**Travail demandé:**
**a)** Reproduisez à l'identique le passage de l'extrait sur la fusion des partis de la Mouvance populaire qui commence par « Il faut reconnaître » et se poursuit jusqu'à « de ces partis. ».
**b)** Prolongez l'extrait sur la fusion des partis de la Mouvance populaire en rédigeant la suite qui vient après sa dernière phrase.

**Extrait à lire:**
**********
Il faut reconnaître quand même que la gauche n’est pas la seule à se trouver dans cette situation. En effet, du côté de la Mouvance populaire, l’historique de manipulation des élections qui a entraîné le détachement successif du MNP et de l’UD du Mouvement populaire a favorisé la mise en place de partis peu différenciés au niveau des programmes mais relevant chacun d’une des personnalités du trio Laenser-Aherdan-

Ikken. Et ce ne sont pas les coups bas qui ont manqué lors de la constitution de ces partis.
Voici sans doute une des raisons pour lesquelles l’union des partis haraki n’a pas pris jusque-là, mais il semble aujourd’hui que chacun des dirigeants ait mis son ego de côté. «Nous avons une commission qui planche sur le sujet depuis deux mois. Le congrès de fusion aura lieu vers janvier 2006. Il s’agit non plus d’une alliance mais d’une fusion», annonce Mohand Laenser, secrétaire général du Mouvement populaire. Cette fusion traîne les pieds. Annoncée pour la première fois dès le mois de mai dernier, elle serait restée en stand-by à cause de la réticence de l’UD, dont les cadres auraient eu peur pour leur position. «Ce que la presse a dit n’était pas exact : lors de la dernière réunion de la commission, M. Ikken a réitéré son engagement [pour la fusion]. Les divergences ont porté sur la constitution des organes. Il existe une vision selon laquelle, pour cette première opération, les membres de l’UD risquent d’être sous-représentés dans les organes du parti. Certains veulent donc des quotas pour assurer la présence de chaque parti dans chaque organe. M. Ikken veut une union par cooptation, où chaque parti peut désigner les membres qui siégeront dans les nouveaux organes», ajoute M. Laenser qui se veut rassurant. Un tel processus, s’il était accepté par les autres partis, ne marcherait bien sûr qu’une seule fois puisque les trois partis seraient ensuite dissous.
**********
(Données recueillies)
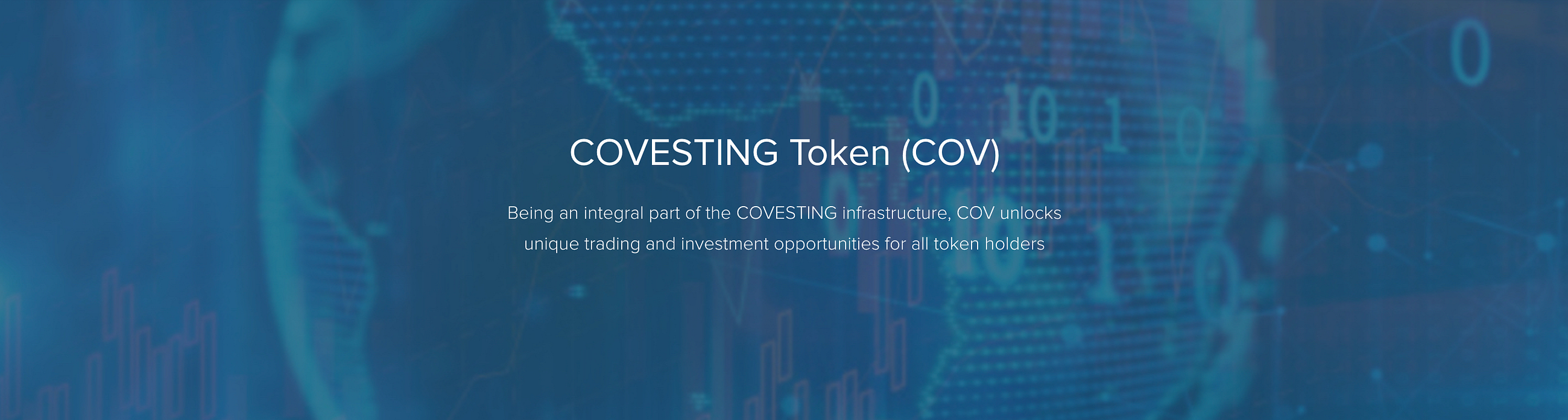 COVESTING Token (COV)

Being an integral part of the COVESTING infrastructure, COV unlocks unique trading and investment opportunities for all token holders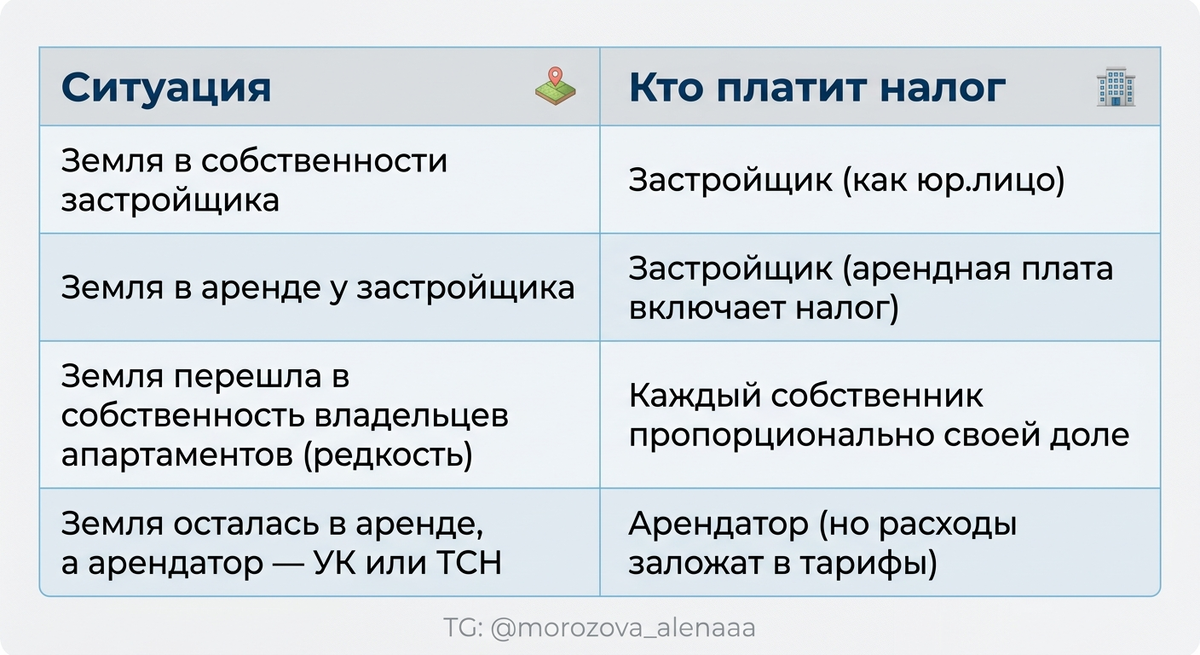 | Ситуация | Кто платит налог |
|---|---|
| Земля в собственности застройщика | Застройщик (как юр.лицо) |
| Земля в аренде у застройщика | Застройщик (арендная плата включает налог) |
| Земля перешла в собственность владельцев апартаментов (редкость) | Каждый собственник пропорционально своей доле |
| Земля осталась в аренде, а арендатор — УК или ТСН | Арендатор (но расходы заложат в тарифы) |

TG: @morozova_alenaaa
**********
**Réponses attendues:**
**a)**
Il faut reconnaître quand même que la gauche n’est pas la seule à se trouver dans cette situation. En effet, du côté de la Mouvance populaire, l’historique de manipulation des élections qui a entraîné le détachement successif du MNP et de l’UD du Mouvement populaire a favorisé la mise en place de partis peu différenciés au niveau des programmes mais relevant chacun d’une des personnalités du trio Laenser-Aherdan-

Ikken. Et ce ne sont pas les coups bas qui ont manqué lors de la constitution de ces partis.

**b)**
Son de cloche similaire du côté de Bouazza Ikken. En fait, à en croire les propos des deux secrétaires généraux, les divergences se limitent au nom du nouveau parti : faudra-t-il garder l’appellation
«Mouvement populaire», comme le préfère Laenser, pour rester fidèle aux cinquante ans d’histoire du parti, ou faut-il plutôt un nouveau nom, comme «Union des mouvements populaires» ou «Mouvement populaire unifié», qui prenne davantage en compte les scissions ? Surprise. Interrogé à propos de la fusion, Mahjoubi Aherdan introduit une fausse note : «L’alliance entre le MNP et le MP avance, pour l’UD, je ne sais pas»… Pourquoi l’Amghar fait-il mine d’ignorer les progrès passés ? S’agit-il d’une concurrence pour le leadership du parti alors qu’il est presque certain que le poste de secrétaire général du nouveau parti sera attribué à Laenser ?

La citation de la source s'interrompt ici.